Researchers at NCAR hope to make such close calls a thing of the past with a $6.7 million appropriation recently approved by the U.S. Senate for Juneau's wind profiling project, launched in 1996 to pinpoint wind hazards bred by the area's mountainous terrain.
Although the project has given pilots a clearer picture of danger spots in Juneau's skies, the extra dollars, if approved by a conference committee, would help make the system more sophisticated, Yates said.
"The intent of the $6.7 million is to continue development of this system into a warning system," said Yates, an engineer who helps run the pilot project funded by the Federal Aviation Administration. "Right now it provides wind information only."
Although anemometers and other sensors in Juneau transmit vital information on wind speed and direction, it's only raw data, said Doug Wahto, a pilot for Alaska Airlines. Pilots have to analyze the numbers to determine the presence of turbulence and wind shear, potentially dangerous phenomena that can cause pilots to lose control of aircraft.
"It's basically a manual system right now," said Wahto, who has worked on the project. "It's not necessarily timely ... you need to look at every individual sensor."
Researchers want to use some of the money for computer software that would analyze the data for pilots and keep a constant vigil for trouble spots. Wahto envisions a system that would automatically detect hazardous wind conditions and sound an immediate advisory to air traffic controllers, who would relay the warning to pilots.

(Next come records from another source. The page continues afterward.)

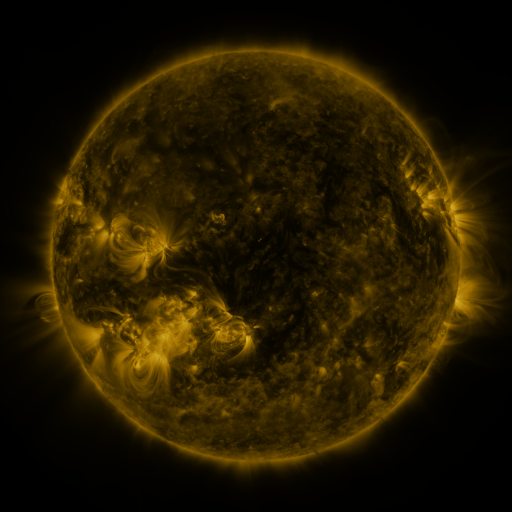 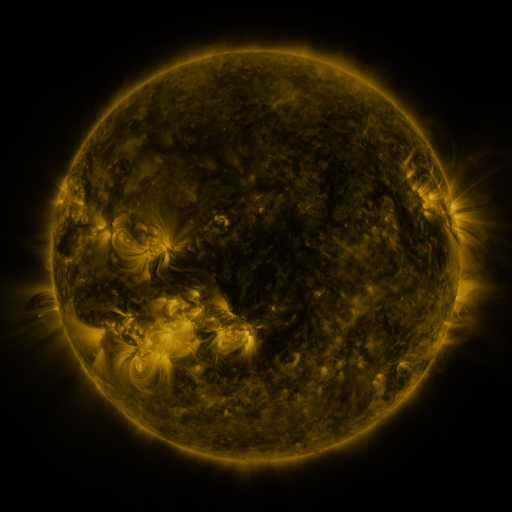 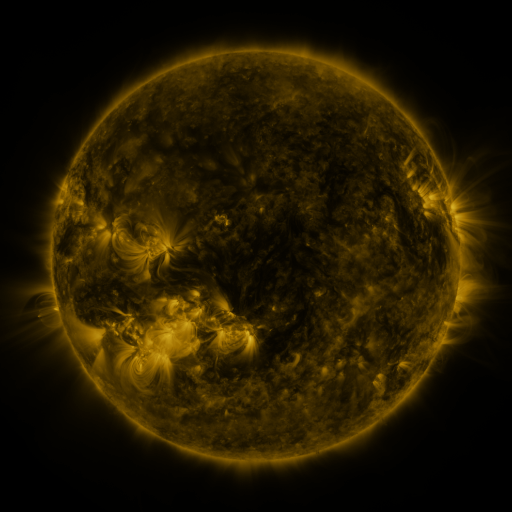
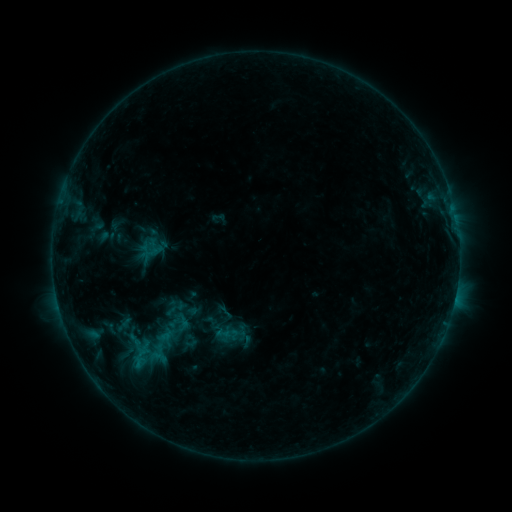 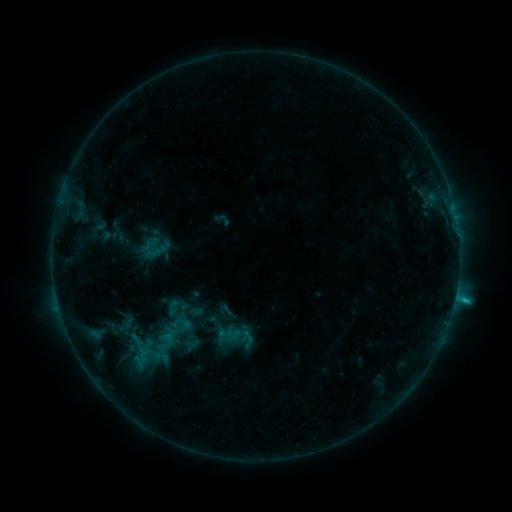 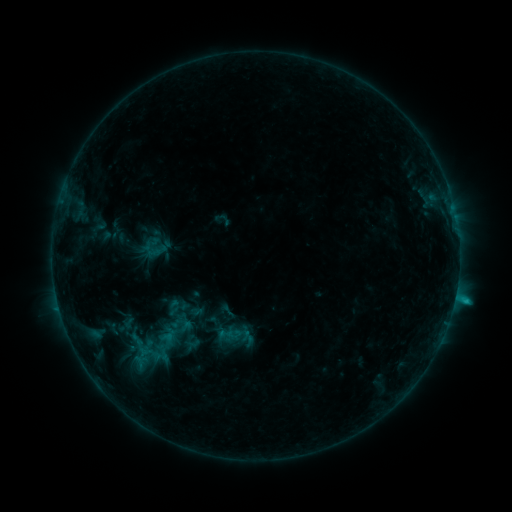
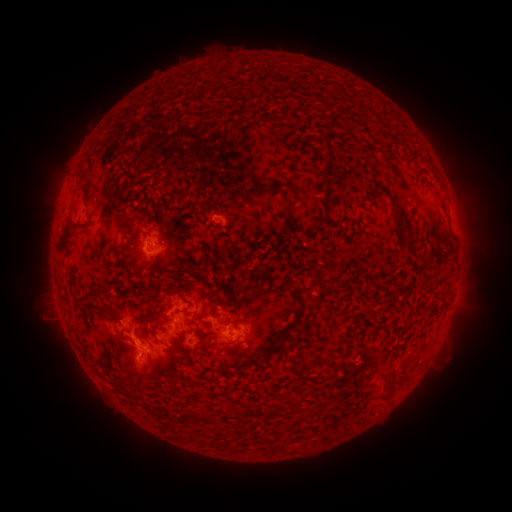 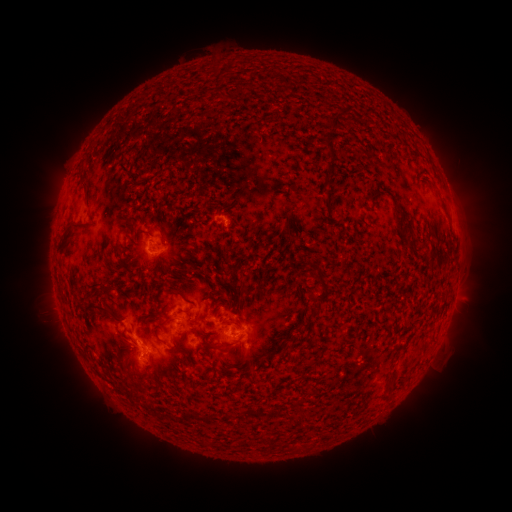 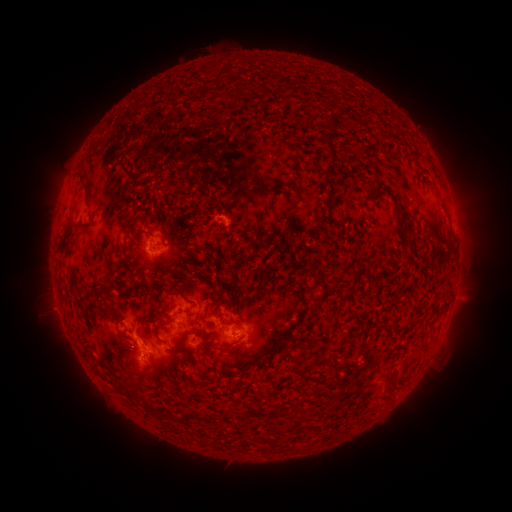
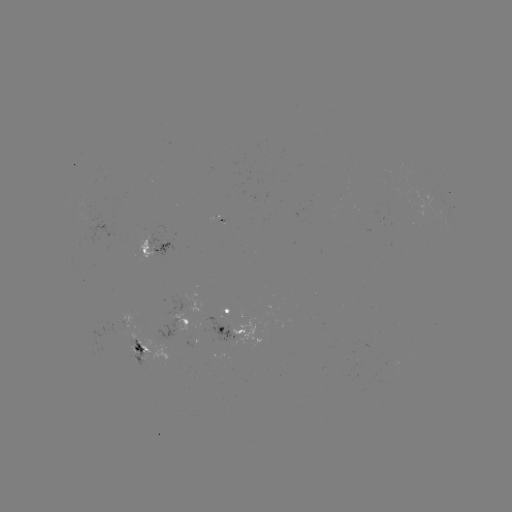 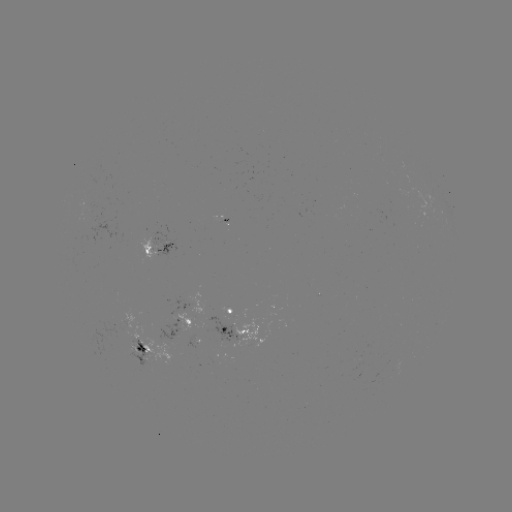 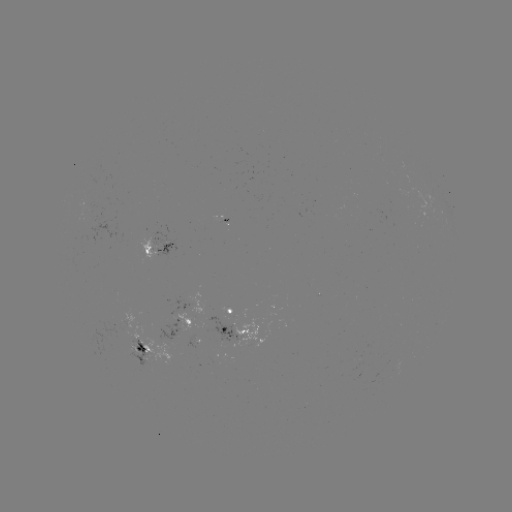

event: emerging-flux region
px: (222, 336)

"That advisory could be issued by the controller himself or we could take this one step further and have it automated so it went right into the cockpit," Wahto said.
The benefit is pilots in the area would know immediately when hazards are detected, whereas pilots entering Juneau currently rely on their analysis done 10-15 minutes earlier enough time for conditions to change, he said.
The computer calculations also would be more accurate than the pilot's analysis, said NCAR's Bob Barron, manager of the project.
"We'll have a higher probability of detecting hazardous conditions and a lower false-alarm rate predicting the hazardous conditions," Barron said.
Although Juneau's turbulent skies never have brought down an airliner, the FAA in 1996 closed two departure routes for commercial jets, citing concern over turbulence and sudden wind shifts in the mountains surrounding the airport. The FAA later reopened the routes but with restrictions. Pilots use the wind data to figure out whether they can use the routes given the constraints.